I agree that the “ratios” is misleading … and that the variety of entry points into practice is increasingly confusing. We need to analyze work complexity in terms of knowledge and skills needed for safe Nursing Interventions in a particular patient population that are sophisticated enough that also take into account the workplace relationships that impact utilization of support staff. I think that by going back to the basics over and over again (knowledge and skills coupled with effective interpersonal relationships) … rather than trying to differentiate by broad credentialing, we will be able to see the forest for the trees.

For example, when an LPN works as a care pair or a care partner with the same RN over a period of time, his/her contribution to the RN’s workload changes substantially. Likewise, coupling a new AD or BSN with an experienced clinician rather than having them work straight nights significantly increases the speed with which they get on board.

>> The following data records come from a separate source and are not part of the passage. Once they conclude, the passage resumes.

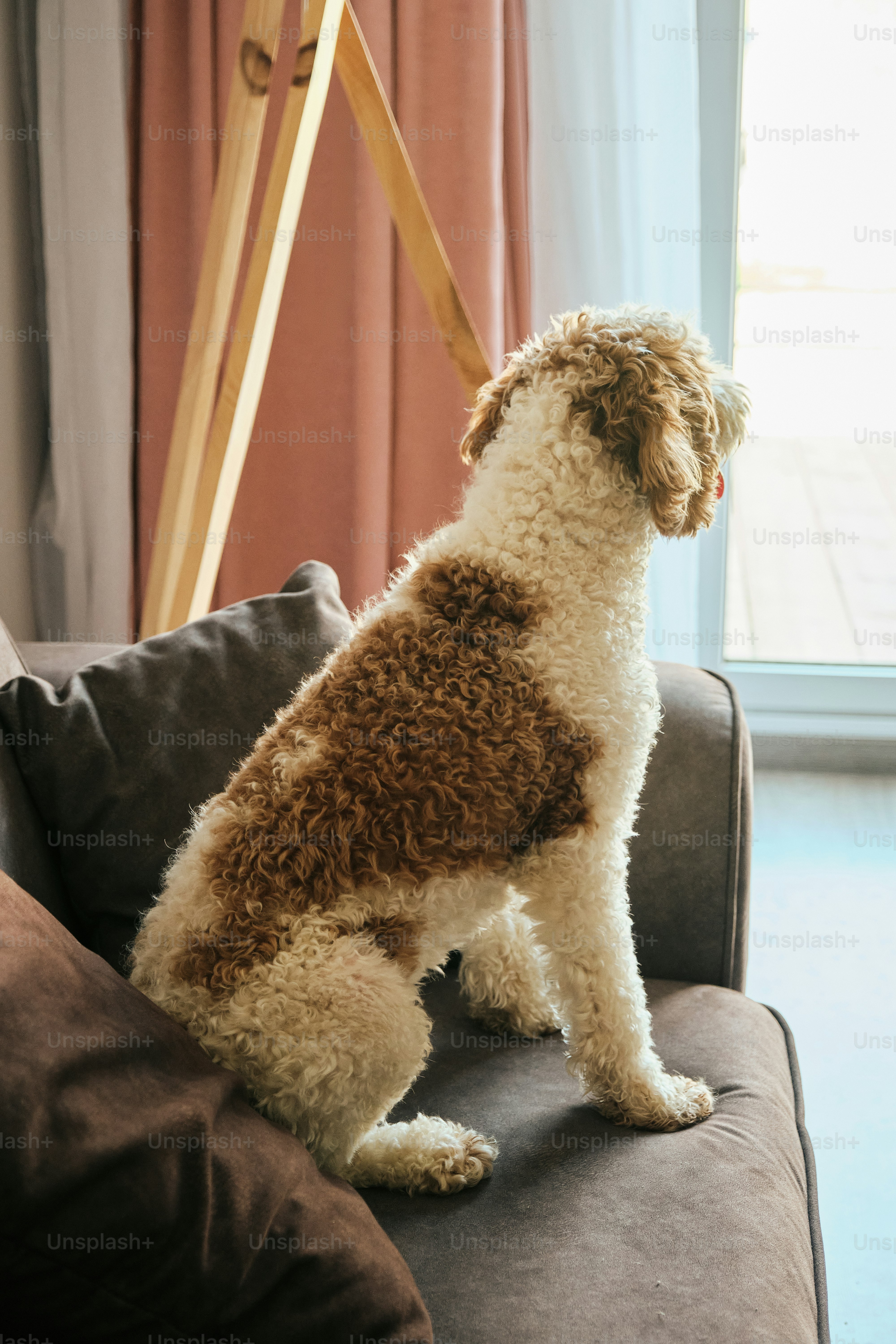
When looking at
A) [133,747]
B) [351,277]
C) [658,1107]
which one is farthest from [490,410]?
[351,277]

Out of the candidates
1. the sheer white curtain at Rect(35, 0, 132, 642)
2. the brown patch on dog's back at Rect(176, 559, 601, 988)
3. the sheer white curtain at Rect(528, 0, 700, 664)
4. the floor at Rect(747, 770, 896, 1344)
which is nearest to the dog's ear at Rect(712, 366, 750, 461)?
the brown patch on dog's back at Rect(176, 559, 601, 988)

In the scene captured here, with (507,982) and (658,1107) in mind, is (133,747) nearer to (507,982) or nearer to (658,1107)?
(507,982)

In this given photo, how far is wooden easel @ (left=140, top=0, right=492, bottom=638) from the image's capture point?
5.32ft

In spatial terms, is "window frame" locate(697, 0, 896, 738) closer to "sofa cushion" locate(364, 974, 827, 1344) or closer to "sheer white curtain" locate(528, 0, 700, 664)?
"sheer white curtain" locate(528, 0, 700, 664)

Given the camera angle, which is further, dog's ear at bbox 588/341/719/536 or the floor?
the floor

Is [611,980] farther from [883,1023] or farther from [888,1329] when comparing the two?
[883,1023]

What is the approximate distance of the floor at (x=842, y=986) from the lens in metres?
1.41

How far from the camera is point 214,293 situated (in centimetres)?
173

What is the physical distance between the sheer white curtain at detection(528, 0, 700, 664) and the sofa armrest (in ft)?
3.67

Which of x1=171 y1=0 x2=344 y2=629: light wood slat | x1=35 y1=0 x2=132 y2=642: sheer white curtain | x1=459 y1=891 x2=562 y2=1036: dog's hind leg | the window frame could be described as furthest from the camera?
the window frame

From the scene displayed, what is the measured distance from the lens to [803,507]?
11.2 ft

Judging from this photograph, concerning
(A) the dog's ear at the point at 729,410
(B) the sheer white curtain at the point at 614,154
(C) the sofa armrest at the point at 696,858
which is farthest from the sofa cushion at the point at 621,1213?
(B) the sheer white curtain at the point at 614,154

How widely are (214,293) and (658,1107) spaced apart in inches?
57.7

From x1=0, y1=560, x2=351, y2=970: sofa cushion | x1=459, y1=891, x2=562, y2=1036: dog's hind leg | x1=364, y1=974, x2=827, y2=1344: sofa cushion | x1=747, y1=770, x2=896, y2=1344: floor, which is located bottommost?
x1=747, y1=770, x2=896, y2=1344: floor
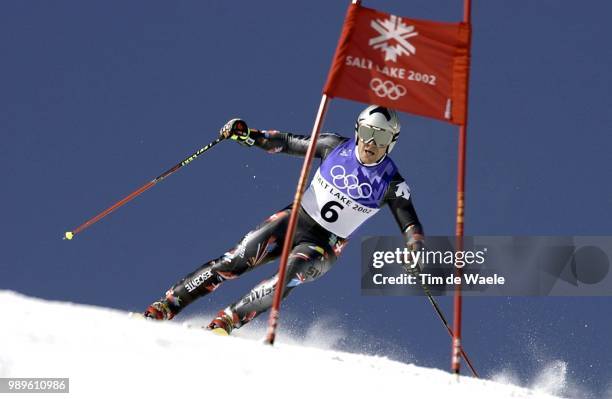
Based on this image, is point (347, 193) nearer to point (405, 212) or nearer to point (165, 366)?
point (405, 212)

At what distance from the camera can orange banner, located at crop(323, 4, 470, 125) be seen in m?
5.74

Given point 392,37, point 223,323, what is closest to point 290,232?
point 392,37

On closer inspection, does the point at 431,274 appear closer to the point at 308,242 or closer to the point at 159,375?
the point at 308,242

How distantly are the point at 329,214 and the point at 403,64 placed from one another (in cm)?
195

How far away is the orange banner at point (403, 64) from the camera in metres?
5.74

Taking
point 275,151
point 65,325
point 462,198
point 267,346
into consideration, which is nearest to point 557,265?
point 275,151

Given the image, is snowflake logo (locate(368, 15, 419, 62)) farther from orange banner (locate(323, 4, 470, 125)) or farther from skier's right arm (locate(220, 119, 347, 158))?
skier's right arm (locate(220, 119, 347, 158))

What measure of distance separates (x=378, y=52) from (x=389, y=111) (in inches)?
69.3

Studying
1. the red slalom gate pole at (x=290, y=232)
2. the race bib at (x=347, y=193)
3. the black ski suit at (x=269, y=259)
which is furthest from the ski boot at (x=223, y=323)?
the red slalom gate pole at (x=290, y=232)

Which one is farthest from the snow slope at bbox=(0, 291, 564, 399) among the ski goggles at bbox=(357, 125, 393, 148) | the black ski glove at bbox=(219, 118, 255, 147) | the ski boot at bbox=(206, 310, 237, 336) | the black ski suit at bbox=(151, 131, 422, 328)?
the black ski glove at bbox=(219, 118, 255, 147)

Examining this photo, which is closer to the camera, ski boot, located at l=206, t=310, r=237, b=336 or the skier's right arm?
ski boot, located at l=206, t=310, r=237, b=336

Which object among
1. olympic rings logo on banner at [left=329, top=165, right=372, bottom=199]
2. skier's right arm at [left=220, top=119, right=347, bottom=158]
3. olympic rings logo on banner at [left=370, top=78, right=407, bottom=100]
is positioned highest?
Answer: skier's right arm at [left=220, top=119, right=347, bottom=158]

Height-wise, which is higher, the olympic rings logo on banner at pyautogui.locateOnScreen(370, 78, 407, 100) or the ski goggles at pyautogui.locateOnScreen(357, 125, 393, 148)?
the ski goggles at pyautogui.locateOnScreen(357, 125, 393, 148)

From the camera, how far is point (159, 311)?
23.1 feet
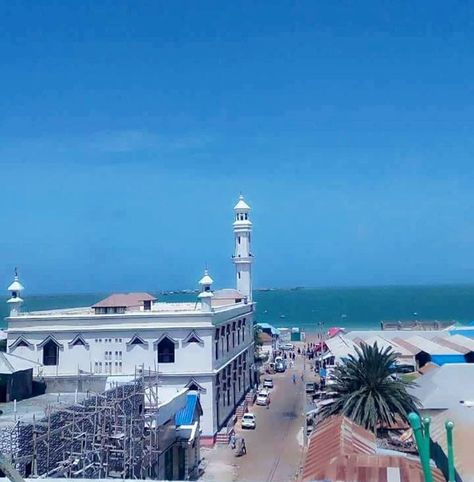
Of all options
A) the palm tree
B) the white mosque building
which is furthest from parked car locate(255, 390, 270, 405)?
the palm tree

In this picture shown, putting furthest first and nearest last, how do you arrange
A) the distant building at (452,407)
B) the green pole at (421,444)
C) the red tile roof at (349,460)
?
the distant building at (452,407), the red tile roof at (349,460), the green pole at (421,444)

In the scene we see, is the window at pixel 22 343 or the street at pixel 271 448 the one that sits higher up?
the window at pixel 22 343

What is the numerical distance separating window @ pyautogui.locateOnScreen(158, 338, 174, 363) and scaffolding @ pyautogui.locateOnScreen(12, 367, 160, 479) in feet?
29.1

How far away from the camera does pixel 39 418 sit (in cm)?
1620

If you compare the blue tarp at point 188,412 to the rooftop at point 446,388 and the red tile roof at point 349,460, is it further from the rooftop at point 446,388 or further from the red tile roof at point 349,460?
the rooftop at point 446,388

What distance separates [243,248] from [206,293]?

Personally, I like the structural clarity that comes from licensure delineations to guide differentiation … and this leads me to my current absolute conviction that the major difference between RNs (of all types of preparation) and LPNs (and other skilled technicians) lies in the decision-making role. RNs are licensed to make decisions about the amount degree and kind of care patients will receive. Period. No one else has the license to do so. When we step up to the plate and incorporate that in job descriptions, work expectations, nursing education, etc, I think the role of support staff (and appropriate skill mix for any unit) consequently will be clarified. Nursing is a practice profession and RN’s need to be able to combine care giving with care management in order to acquire the complex knowledge about their patient necessary for good decision making

Finally, I guess the diffusion of educational programs (now with the post-baccs, practice doctorates, etc) increases the challenges we will be facing in the coming years. I hope that by focusing on knowledge and skill requirements for patient care, within the structure of licensure healthy workplace cultures, we will have the guidance necessary to maximally utilize the knowledge, skill and talents of every member of the staff. I am optimistic that if we keep focusing on what is right for patient care, what is fundamentally sensible and legally appropriate; we will be able to minimize the confusion of the future challenges to resource utilization.